‘What The Budget Means For Property Agents’
As many expected, the June 22nd Emergency Budget brought good news and bad news for the property market, but with an overall positive outcome for estate agents. We look at a summary of the key areas.
Stamp Duty
Despite pressure to reform this area, there has been no change to the current system for Stamp Duty. In particular, the £250,000 ‘break’ for first-time buyers remains in place.
Capital Gains Tax
A rise in Capital Gains Tax (from 18% to 28% for higher-rate taxpayers) poses questions as to how it will affect the buy-to-let market and its attractiveness to property investors.

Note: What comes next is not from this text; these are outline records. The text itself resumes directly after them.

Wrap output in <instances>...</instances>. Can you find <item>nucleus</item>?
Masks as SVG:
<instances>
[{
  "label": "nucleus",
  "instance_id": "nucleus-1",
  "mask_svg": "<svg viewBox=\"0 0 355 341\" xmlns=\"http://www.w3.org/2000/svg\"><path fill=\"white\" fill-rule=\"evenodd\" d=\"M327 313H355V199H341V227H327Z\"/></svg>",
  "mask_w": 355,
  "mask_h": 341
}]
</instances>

Much will depend on which groups the tax increase really impacts on, with fears that not just high-earners will end up paying the higher rate. The theory is that those on lower incomes will end up paying the higher 28% rate where the gain, added to their income, pushes them past the threshold.
However, the fact remains that at 28% CGT is still far lower than the rates of three years ago of up to 40%, before the previous government introduced the 18% flat rate. Whilst some landlords will see property investment as less attractive on account of these changes, overall the appeal for most outweighs equities and many would argue this is simply an alignment of the two investment vehicles in terms of taxation.
Whilst the extent of the CGT rise was welcomed (compared to fears of a 40-50% higher rate), what has been even more significant to agents is the speed at which it has been implemented. By announcing the increase immediately, the Government has avoided panic-selling by landlords and second home-owners. There had been concerns that this would have seen the market flooded with properties as investors rushed to sell before the higher rate tax came into effect.
Value Added Tax (VAT)
Increased from 17.5% to 20% as of the start of next year, this is at the head of a number of tax rises that may dent confidence generally when it comes to those looking to buy property. Some may feel that this combined with job insecurity may make it “the wrong time to buy”.
Of course, whilst a concern for estate agents, this trend would simply bolster the already strong rental property market nationwide, currently being enjoyed by letting agents.
In summary, despite tax rises, the budget has been generally positive for estate agents and letting agents with a view that they will not impact too dramatically on market confidence. With the announcements being both swift and clear, there is also a sense that the market now “knows where it is going” and this alone will aid investors in making their informed decisions.